Trade-Off Mechanism: With leakage fraction $\lambda = |\mathcal{L}|/|\mathcal{W}|$ , expensive ciphertext-ciphertext operations are replaced by faster plaintext-ciphertext operations for public weights. Empirically, disclosing up to 80% of the weights can reduce inference runtime by 4 $\times$ while enabling negligible (≤0.1%) adversarial advantage in model reconstruction (Rizomiliotis et al., 2022).

Best practices involve validation-based calibration of $\lambda$ and adapting leakage granularity to model and packing structure, while tracking adversarial reconstruction ability as the core privacy metric.

6. Practical Implementations and Experimental Results

State-of-the-art frameworks instantiate these protocols across domains and models:

Framework / Approach	Model Support	Weight Sharing	Notable Efficiency
PIR-based (Deng et al., 2023)	Quantized (e.g., linear)	None (full privacy)	O(n) comm/comp., single round
SOTERIA (Aggarwal et al., 2020)	ConvNets, ternary	Fully private (GC)	2–3 $\times$ lower comm. than XONN/GC
MPCFormer (Li et al., 2022)	BERT, Transformers	Fully private (MPC)	5.3 $\times$ faster, ~1% acc. loss
Quantized BERT (Lu et al., 3 Aug 2025)	BERT-base	Fully private (q-MPC)	8–22 $\times$ faster vs past SOTA
Partially Oblivious (Rizomiliotis et al., 2022)	CNN (CIFAR-10)	Fractional, tunable	4 $\times$ CT $\times$ CT reduction at $\leq 0.1\%$ adv. gain

Empirical results demonstrate that:

End-to-end, quantized and protocol-aware models consistently achieve order-of-magnitude speedups over generic cryptographic baselines, with accuracy drops in the 0.5–4% range.
For sum-product networks, secure secret-sharing–based learning and inference scale to dozens of parties at low overhead and negligible (<0.2%) numerical error (Althaus et al., 2021).
For large transformers, secret-shared, quantized weight protocols achieve online times of 1.04–2.14 s (sequence length 8–32 tokens) on 12-layer BERT-base compared to 8–16.7 s for previous MPC approaches (Lu et al., 3 Aug 2025).

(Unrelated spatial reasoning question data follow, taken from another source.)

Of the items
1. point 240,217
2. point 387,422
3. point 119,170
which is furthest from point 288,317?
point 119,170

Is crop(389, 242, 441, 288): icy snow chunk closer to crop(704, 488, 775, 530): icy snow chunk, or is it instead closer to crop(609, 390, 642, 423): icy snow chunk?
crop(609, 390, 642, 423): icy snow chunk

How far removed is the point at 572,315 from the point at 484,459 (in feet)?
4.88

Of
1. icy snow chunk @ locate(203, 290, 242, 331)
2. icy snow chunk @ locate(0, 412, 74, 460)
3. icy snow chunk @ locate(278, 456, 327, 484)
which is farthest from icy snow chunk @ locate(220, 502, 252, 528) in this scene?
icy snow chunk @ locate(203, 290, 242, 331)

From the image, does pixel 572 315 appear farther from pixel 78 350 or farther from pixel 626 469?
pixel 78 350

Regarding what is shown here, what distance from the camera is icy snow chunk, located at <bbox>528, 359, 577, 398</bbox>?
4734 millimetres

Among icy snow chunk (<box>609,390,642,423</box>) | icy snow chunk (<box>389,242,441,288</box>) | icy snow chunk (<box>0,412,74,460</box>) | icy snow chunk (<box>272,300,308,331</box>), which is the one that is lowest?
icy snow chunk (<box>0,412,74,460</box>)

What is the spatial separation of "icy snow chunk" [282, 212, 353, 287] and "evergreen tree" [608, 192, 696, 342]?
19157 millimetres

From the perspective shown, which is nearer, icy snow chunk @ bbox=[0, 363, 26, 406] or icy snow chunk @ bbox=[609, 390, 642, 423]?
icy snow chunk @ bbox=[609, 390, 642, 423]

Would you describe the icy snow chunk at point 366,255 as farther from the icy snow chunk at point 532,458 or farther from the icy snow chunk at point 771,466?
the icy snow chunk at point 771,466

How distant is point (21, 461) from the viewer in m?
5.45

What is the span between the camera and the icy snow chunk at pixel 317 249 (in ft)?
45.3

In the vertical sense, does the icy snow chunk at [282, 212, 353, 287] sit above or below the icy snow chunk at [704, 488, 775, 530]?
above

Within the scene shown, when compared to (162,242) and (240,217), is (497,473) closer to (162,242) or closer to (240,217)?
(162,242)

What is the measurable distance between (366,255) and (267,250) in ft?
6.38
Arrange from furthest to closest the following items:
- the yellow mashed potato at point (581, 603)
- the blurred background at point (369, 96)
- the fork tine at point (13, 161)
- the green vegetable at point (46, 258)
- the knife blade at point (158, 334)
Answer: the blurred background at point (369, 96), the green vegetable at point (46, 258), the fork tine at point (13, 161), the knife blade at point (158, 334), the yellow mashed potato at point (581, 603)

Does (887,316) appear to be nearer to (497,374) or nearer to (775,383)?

7. Open Problems and Research Directions

Current work leaves several active areas of research:

Multi-layer/private-nonlinearity protocols: Generalizing information-theoretic inner-product retrieval to nonlinear activations with privacy guarantees remains challenging (Deng et al., 2023).
Approximate retrieval with dynamical composition: Balancing error, privacy, and amortized leakage over multiple queries has not reached final theoretical or practical resolution (Deng et al., 2023).
Scalable design for multi-party and federated inference: Extending protocol-objective co-design to new model classes and communication architectures.
Fine-grained, context-aware leakage control: Automating and provably quantifying acceptable weight or input disclosure for tractable real-world deployments (Rizomiliotis et al., 2022).

These open directions suggest that practical, weight-private inference in large-scale, high-value domains will continue to benefit from joint advances in cryptography, information theory, quantization, and ML model structure awareness.